Japan did not import any products made with the "gutter oil" raising growing concern about food safety in Taiwan, the island's health authorities said Friday.

Food and Drug Administration Deputy Director-General Chiang Yu-mei said 14 food items made with so-called gutter oil have been exported to the United States, France, Australia, New Zealand, Brazil, Chile, Argentina, South Africa, Vietnam, Singapore, Hong Kong and China.

Gutter oil is a potentially harmful mixture of waste oil recycled from sewer drains, restaurant fryers and slaughterhouse by-products.

At the center of the scandal, which has affected at least 1,000 local manufacturers, is local lard supplier Chang Guann Co.
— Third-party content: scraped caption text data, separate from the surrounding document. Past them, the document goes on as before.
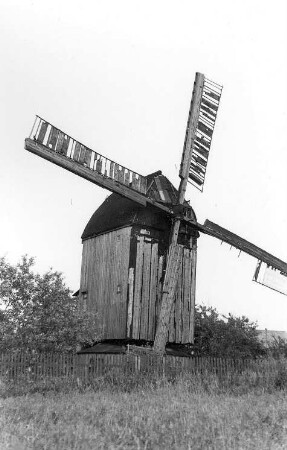Huy-Dingelstedt am Huy. Bockmühle, um 1897 erbaut
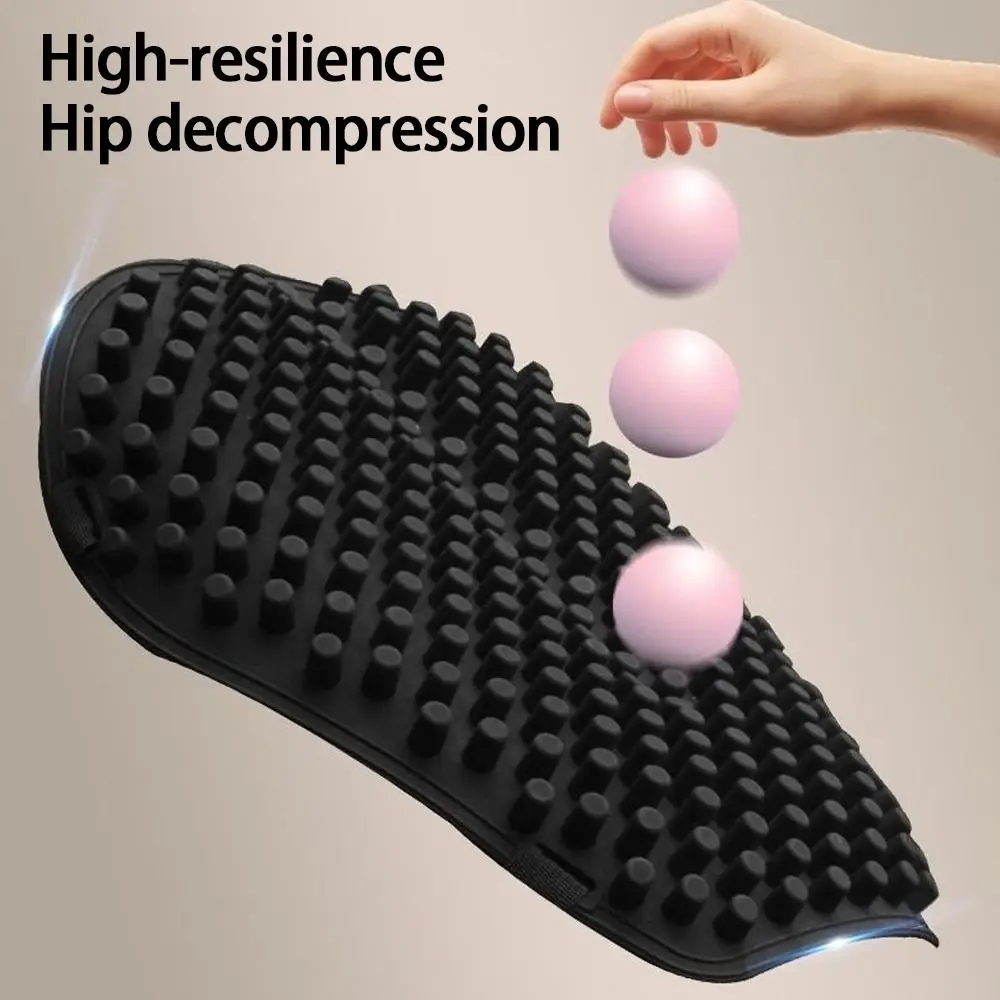 

Fashion Silicone Motorcycle Seat Cover Antislip Shockproof Seat Cushion Breathable Motorcycle Seat Pad Universal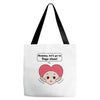 Mommy, Let's Go to Yoga Class! Tote Bags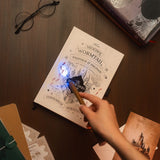 Harry Potter Premium Notizbuch A5 mit Licht Marauder's Map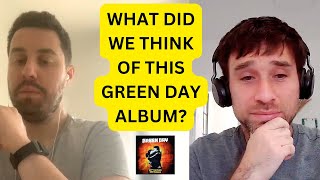 We Reviewed Green Day  21st Century Breakdown Album Review [upl. by Seni704]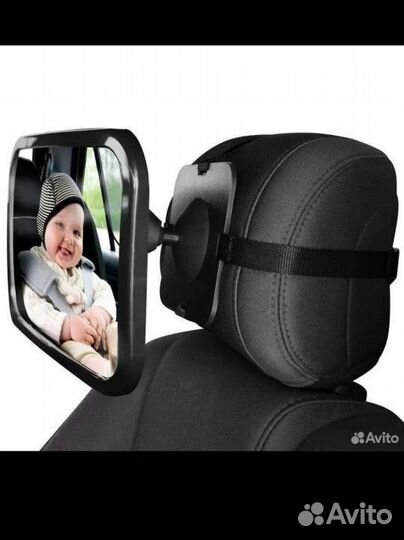Зеркало детское в авто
It was fined NT$50 million ($1.6 million) for selling a product made of animal feed oil and gutter oil as pork fat oil.

The company was found to have purchased and processed gutter oil from an illegal factory in southern Taiwan and imported oil from Hong Kong and Japan.

While investigators suspect the Hong Kong company from which Chang Guann imported pork fat oil falsified documents and changed the export invoice from animal feed oil to pork fat oil, documents provided by Japanese suppliers appeared to be genuine and the Japanese government did not notify Taiwanese authorities of any safety problems involving the materials, Chiang told Kyodo News.

Hong Kong police on Friday arrested two men, 59 and 64, believed to be the exporters who reportedly sold inedible lard as food oil to Chang Guann and a notary public, accusing him of "conspiring to defraud" and "forgery."

Critics charged Chang Guann had the courage to do business in this manner because it has two powerful Japanese investors behind it.

The two Japanese investors, Tsukishima Foods Industry Co. and Mitsui & Co., together account for about 35 percent of the company's stake, according to the website of the Taiwan Stock Exchange.